— « Ah ! » s’écria la feuilletoniste, « mais ce sera admirable. Avec le sens du théâtre, que vous possédez si bien, et qui me manque… »

Fagueyrat protesta.

— « Vous avez, madame, des scènes qu’il suffira de découper, telles quelles, dans le roman.

— Mais », suggéra-t-elle, « le principal rôle féminin, l’arpète, ma petite « Lulu-tire-l’aiguille »…

— Oh ! pour elle, madame, nous avons une interprète extraordinaire.

— Qui donc ?… »

Fagueyrat fit un geste indiquant le mystère. Mais, comme, par ce geste même, l’appui de l’accoudoir lui manqua, il eut l’air, tandis qu’il s’engloutissait, d’un noyé agitant un bras convulsif. Énervé, il se dressa en pied, quitta définitivement le voltaire et ses tapisseries emblématiques. S’approchant de Claircœur, il chuchota, un doigt sur les lèvres :

— « Pour votre délicieuse « Lulu-tire-l’aiguille », vous aurez une surprise. Permettez-moi de ne pas vous dire encore le nom de l’artiste à qui je songe. On lui propose des engagements de tous côtés. Ce serait trop beau d’avoir cette petite-là ! Nous devons manœuvrer habilement.
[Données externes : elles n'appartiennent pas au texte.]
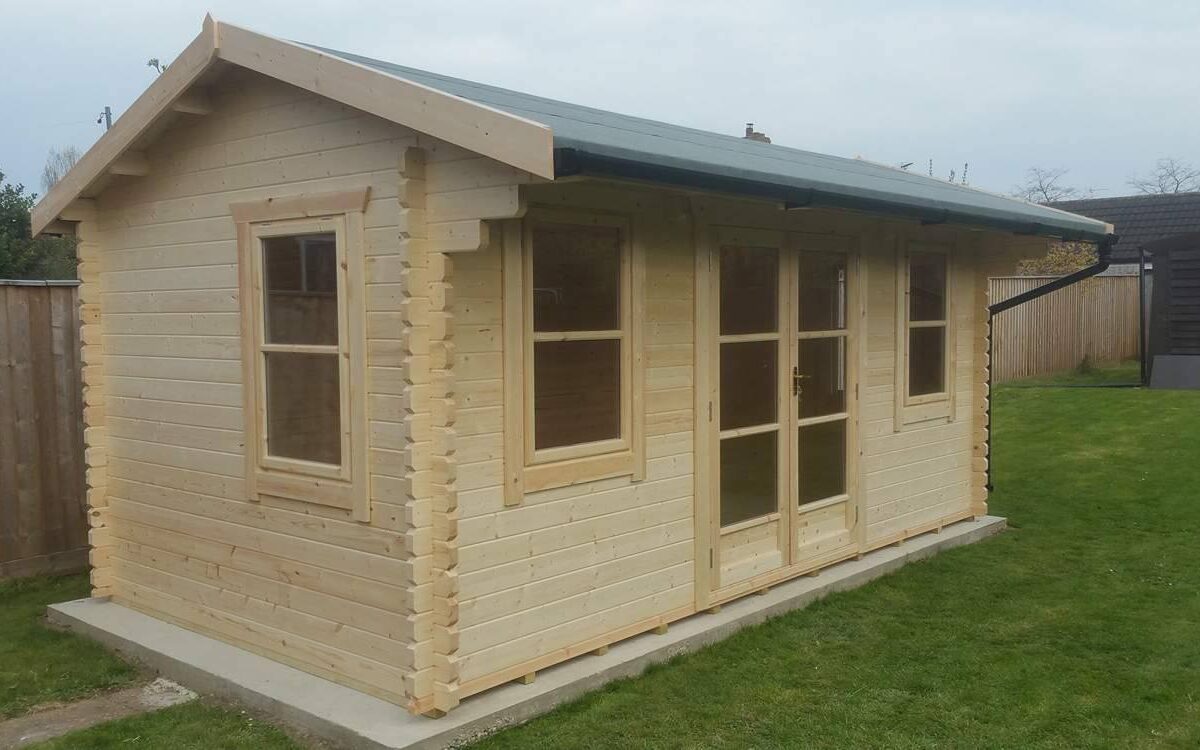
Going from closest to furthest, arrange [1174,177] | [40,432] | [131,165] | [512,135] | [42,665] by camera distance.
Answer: [512,135] → [42,665] → [131,165] → [40,432] → [1174,177]

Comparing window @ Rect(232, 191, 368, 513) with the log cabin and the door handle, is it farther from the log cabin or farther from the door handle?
the door handle

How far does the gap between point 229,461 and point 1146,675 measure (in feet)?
14.8

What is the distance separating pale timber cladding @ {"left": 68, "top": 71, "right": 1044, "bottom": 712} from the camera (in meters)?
4.25

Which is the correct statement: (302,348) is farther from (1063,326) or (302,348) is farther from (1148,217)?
(1148,217)

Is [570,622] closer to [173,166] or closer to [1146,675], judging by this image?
[1146,675]

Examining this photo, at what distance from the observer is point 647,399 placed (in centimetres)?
520

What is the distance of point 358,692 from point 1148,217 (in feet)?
82.9

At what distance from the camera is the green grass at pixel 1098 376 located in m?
17.3

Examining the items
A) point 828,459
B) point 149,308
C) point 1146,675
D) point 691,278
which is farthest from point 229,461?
point 1146,675

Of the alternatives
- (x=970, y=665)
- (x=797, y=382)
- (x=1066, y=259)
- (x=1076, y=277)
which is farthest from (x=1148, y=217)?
(x=970, y=665)

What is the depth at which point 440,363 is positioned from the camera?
166 inches

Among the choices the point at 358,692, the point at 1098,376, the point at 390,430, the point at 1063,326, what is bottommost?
the point at 358,692

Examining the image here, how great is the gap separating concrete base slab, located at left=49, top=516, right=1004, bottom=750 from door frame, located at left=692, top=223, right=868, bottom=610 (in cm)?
17

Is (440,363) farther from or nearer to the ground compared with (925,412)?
farther from the ground
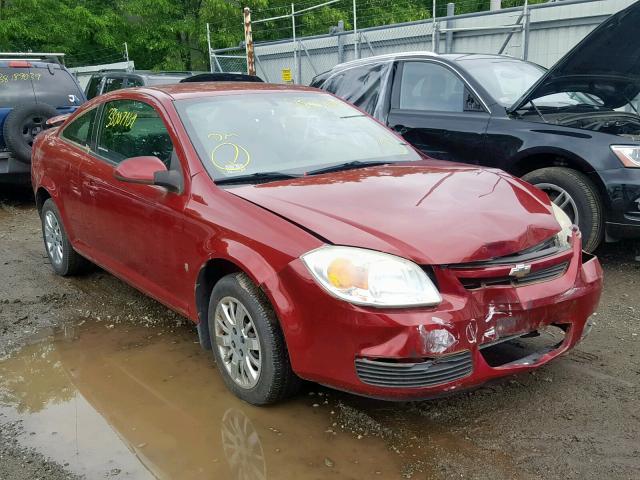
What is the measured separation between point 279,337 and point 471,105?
3.68 m

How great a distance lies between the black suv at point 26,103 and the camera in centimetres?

Laissez-moi faire. Je compte un peu sur son amitié pour moi, sur l’influence que j’ai sur elle.

— C’est une débutante ? Un premier prix du Conservatoire ?…

— Mieux que cela… Une nature !… Fine, jolie à croquer, très jeune… Il faut une très jeune personne pour votre arpète… la fraîcheur d’une gamine de quinze ans… Rien d’artificiel… Et du naturel, de la spontanéité… C’est l’idéal, n’est-ce pas ? On ne peut pas faire jouer ça par une actrice marquée, aux effets connus, quand elle aurait tout le talent du monde.